Photocatalytic inactivation of bacteria from spoiled raw chicken carcasses in aqueous suspensions by TiO2 nanoparticles

Authors: WANG, JIAMEI - Nanjing Agricultural University; Zhuang, Hong; Hinton Jr, Arthur; ZHANG, JIANHAO - Nanjing Agricultural University

Submitted to: International Food Technology Meeting Abstracts
Publication Type: Abstract Only
Publication Acceptance Date: 2/5/2013
Publication Date: 7/13/2013
Citation: Wang, J., Zhuang, H., Hinton Jr, A., Zhang, J. 2013. Photocatalytic inactivation of bacteria from spoiled raw chicken carcasses in aqueous suspensions by TiO2 nanoparticles [abstract]. International Food Technology Meeting Abstracts.

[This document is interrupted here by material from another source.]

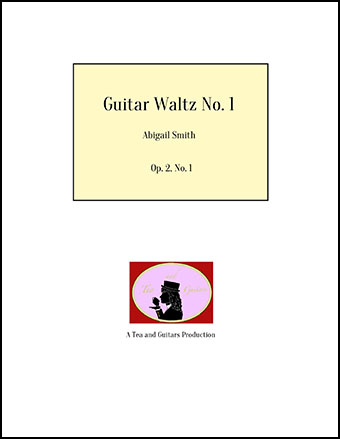 Guitar Waltz No. 1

Interpretive Summary: Bacterial spoilage is a major cause of reduced shelf life of fresh poultry; therefore, decreasing contamination by spoilage bacteria could increase the shelf life of these products. Titanium dioxide (TiO2) nanoparticles in the presence of UVA light possess antibacterial activities towards several bacteria; however, there is a lack of published reports on the antimicrobial activity of TiO2 against spoilage bacteria associated with fresh poultry carcasses. The objective of our study was to investigate the bactericidal activity of TiO2 in the presence of UVA light towards Gram negative (Pseudomonas fluorescens) and Gram positive (Macrococcus caseolyticus) spoilage bacteria isolated from fresh poultry. Different concentrations (0.2-0.8g/L) of TiO2 nanoparticles were mixed with suspensions of 106-108 cfu/mL of P. fluorescens or M. caseolyticus. The bacterial suspensions were exposed to 300-500 µW/cm2 of UVA light for a total of 150 min, and viable bacteria in the suspensions were then enumerated. Results indicated that TiO2 is bactericidal towards both spoilage bacteria in the presence of UVA. In suspensions containing 107 cfu/mL of each bacterium, there was a 4 log reduction of P. fluorescens after150 min and a 7 log reduction of M. caseolyticus in less than 120 min. Reducing cfu/ml of bacteria in the suspensions reduced the time required for photocatalytic inactivation by TiO2 and UVA. Additionally, increased light intensity intensified TiO2 antimicrobial activity. Reduction of P. fluorescens by TiO2 was 100-fold greater with 500 µW/cm2 of UVA than with 300 µW/cm2. The bacterial isolates also exhibited differences in susceptibility towards the bactericidal activity of TiO2. Fewer cfu/ml of P. fluorescens than M. caseolyticus were recovered from suspensions treated with 0.8 g/L of TiO2. These results suggest that under UVA light TiO2 effectively inactivates both Gram negative and G positive bacteria associated with the spoilage of fresh poultry.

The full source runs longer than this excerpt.